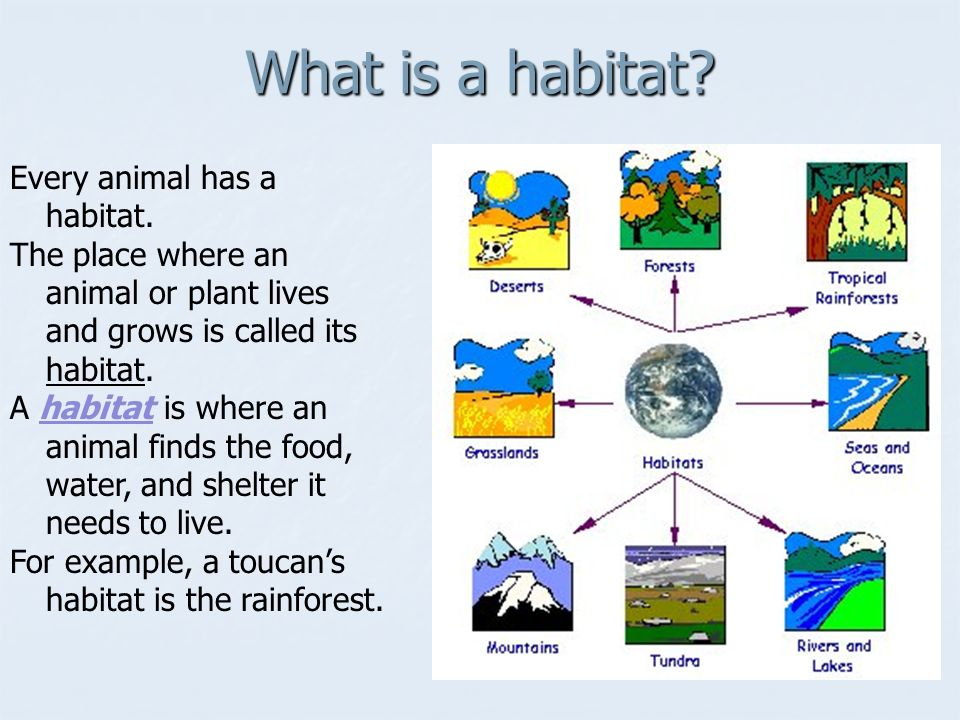 Every animal has a habitat.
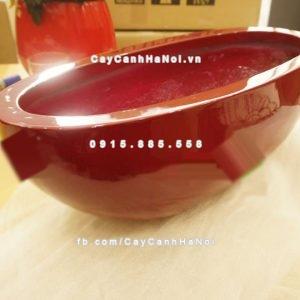 Chậu nhựa composite iPot oval ( IP-00065)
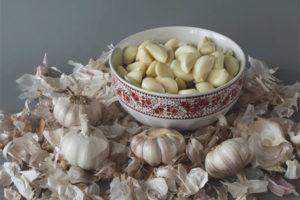 Propriétés utiles et utilisation de la peau d'ail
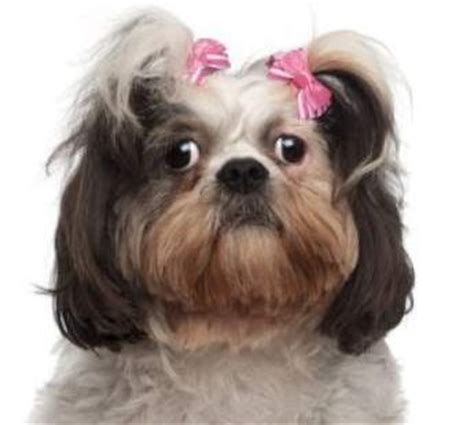 shih tzu care tips shih tzu care tips all ages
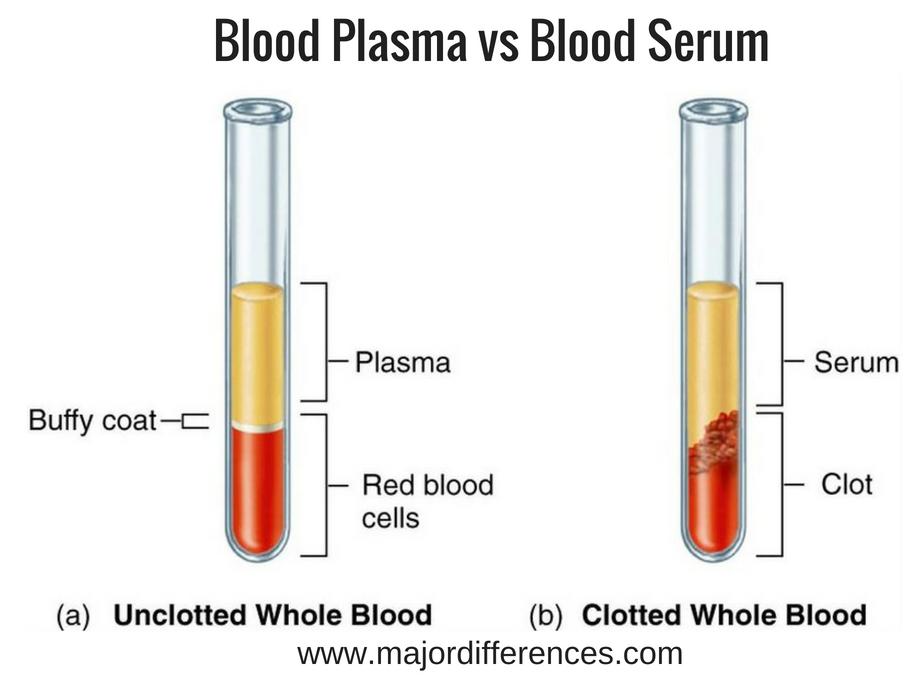 plasma vs serum - Hizir kaptanband co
-=-=-
What is needed: Output a verbatim copy of all entries above; no pictures go in it.

Answer below:
 Every animal has a habitat.
 Chậu nhựa composite iPot oval ( IP-00065)
 Propriétés utiles et utilisation de la peau d'ail
 shih tzu care tips shih tzu care tips all ages
 plasma vs serum - Hizir kaptanband co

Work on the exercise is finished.